Lɔ̈ɔ̈i de kä ye cɔla serum inflammatory factors ku jɔl ya kä ye cɔla blood cell changes në neurocritical lower extremity deep vein thrombosis patients

  • Yunqiu Zhu School of Nursing and School of Public Health, Yangzhou University, Yangzhou, Jiangsu, 225009, China
  • Chun Wang Department of Neurointensive Care Unit, Northern Jiangsu People's Hospital
  • Jia Wang Department of Neurointensive Care Unit, Northern Jiangsu People's Hospital
  • Tian Shi Department of Neurointensive Care Unit, Northern Jiangsu People's Hospital
  • Weijie Tang Department of Neurointensive Care Unit, Northern Jiangsu People's Hospital
  • Huaping Zhou Department of Neurointensive Care Unit, Northern Jiangsu People's Hospital
  • Wanfei Guo Department of Neurointensive Care Unit, Northern Jiangsu People's Hospital
  • Hongbin Mei Department of Cardiovascular Medicine, Northern Jiangsu People's Hospital
  • Jinxiang Bo School of Nursing and School of Public Health, Yangzhou University, Yangzhou, Jiangsu, 225009, China

Sažetak


Objective: The aim of this study was to investigate the mechanisms of postoperative deep vein thrombosis (DVT) of the lower extremities in neurocritical care patients, focusing on the interaction of inflammatory factors [D-dimer (DD), prothrombin time (PT), blood cell parameters (lymphocytes, platelets, plateletcrit) and coagulation function.
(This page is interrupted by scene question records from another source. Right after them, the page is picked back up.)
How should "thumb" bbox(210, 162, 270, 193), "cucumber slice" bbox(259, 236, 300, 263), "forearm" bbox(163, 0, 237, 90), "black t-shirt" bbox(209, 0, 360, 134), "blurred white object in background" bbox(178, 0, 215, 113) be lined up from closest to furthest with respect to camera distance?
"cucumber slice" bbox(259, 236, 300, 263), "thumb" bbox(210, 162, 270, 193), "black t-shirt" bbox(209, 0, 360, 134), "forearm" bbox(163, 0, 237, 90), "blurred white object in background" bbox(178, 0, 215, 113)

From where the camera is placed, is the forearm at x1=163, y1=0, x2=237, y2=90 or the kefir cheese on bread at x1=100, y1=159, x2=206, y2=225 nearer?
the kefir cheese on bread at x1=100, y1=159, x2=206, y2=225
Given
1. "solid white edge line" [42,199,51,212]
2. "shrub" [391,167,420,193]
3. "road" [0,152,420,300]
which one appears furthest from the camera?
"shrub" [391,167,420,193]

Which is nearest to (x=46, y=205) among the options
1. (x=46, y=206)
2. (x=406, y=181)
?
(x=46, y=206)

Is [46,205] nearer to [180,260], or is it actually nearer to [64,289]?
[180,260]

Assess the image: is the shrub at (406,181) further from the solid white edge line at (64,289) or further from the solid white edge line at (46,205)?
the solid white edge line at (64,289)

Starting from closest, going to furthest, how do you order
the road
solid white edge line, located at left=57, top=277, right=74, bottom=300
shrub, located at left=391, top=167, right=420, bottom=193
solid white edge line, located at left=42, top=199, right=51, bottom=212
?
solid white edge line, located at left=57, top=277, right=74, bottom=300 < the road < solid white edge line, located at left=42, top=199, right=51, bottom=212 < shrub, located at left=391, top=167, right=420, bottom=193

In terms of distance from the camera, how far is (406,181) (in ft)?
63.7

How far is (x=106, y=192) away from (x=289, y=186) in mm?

Methods: A retrospective cohort study design was used to include 261 neurocritical care patients who underwent surgery between August 2019 and August 2021. They were categorized into DVT group (n=121) and non-DVT group (n=140) based on postoperative lower limb Doppler ultrasound findings. Preoperative coagulation indices (TT, DD), inflammatory markers [C reactive protein (CRP), procalcitonin (PCT), fibrinogen (FIB)], and blood cell parameters (hemoglobin, neutrophils, lymphocytes, platelet counts, and plateletcrit) were collected from the patients.

Results: DD levels were significantly higher and TT shorter in the DVT group than in the non-DVT group (P<0.05); DD was positively correlated with PT-INR (P<0.001). In addition, lymphocyte and plateletcrit were significantly lower in the DVT group (P<0.05). Multifactorial analysis showed that age (OR=1.027), days of hemostatic medication (OR=1.203), postoperative infections (OR=2.728), elevated DD (OR=1.056), and shortened TT (OR=0.840) were independent risk factors (P<0.05).

Conclusion: The development of DVT in neurocritical patients is the result of a combination of hypercoagulation, inflammatory response, and immunosuppression.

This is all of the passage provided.